やがて私は“彼”になる
決められた運命。プログラムされた世界。
それを、あなたは信じますか――?
いつからだろう、いつからだ。もうそれを思い出すことはできない。
この世界は、いや、少なくとも自分の周りは、“決められた通り”に進んでいる。
毎日夜、就寝前、私はニュースをチェックする。
今日どんなことが起きたのか。私の知らないところでどんなことが話題になっているのか。それを見ることは自分と世界を切り離して考える素になるし、明日の話題の種にもなる。
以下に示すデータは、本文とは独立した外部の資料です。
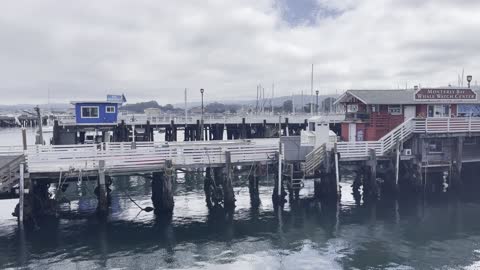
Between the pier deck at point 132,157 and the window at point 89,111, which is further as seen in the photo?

実際そんな出来事などなかったかのように毎日は淡々と過ぎてしまうのだが、それでも自分と関係のないどこかの世界の何かを、知っていたい。それは心の平穏にもなる。遠い世界の出来事だからこそ、冷静に捉えられるということがある。
ところが、そこにときどき“異物”が混ざる。
これはどこの世界だろう、と開いたニュースが、まさに自分のいる世界だったとき。
いや、自分のいる世界のことを異物というのはおかしいが。
遠い世界のことを報じていたニュースが、急に自分の隣に来る。それはまさしく“混ざったもの”に見えた。
これは異物だ。
何事もなかったかのように見ていた隣の席の子が話題になっている。
ニュースに名前は出ていないが、その行動、特徴、今日見た彼女に間違いない。
いや、同じような他の人だろうか。
いや、いや、いや。私は動悸を抑えようとする。
よく見ろ。どこか違う情報があるはずだ。
これが彼女じゃないという証拠が。どこかに。
ない。
しかし、彼女の動作を見ていたとき、記者がいただろうか?
ここに書いてある○△新聞。
報道陣が入るなどとは聞いていない。周りにいたのは、よく知った人ばかりだ。
そうら見ろ、このニュースはどこか別の場所の話だ。
そう思って過ごしている。実は、毎日。
毎日近くの出来事と同じことを報じるニュースがある。
今日の時間は、彼女の動きから4時間後くらい。
徐々に、その報道までの時間は短くなっている。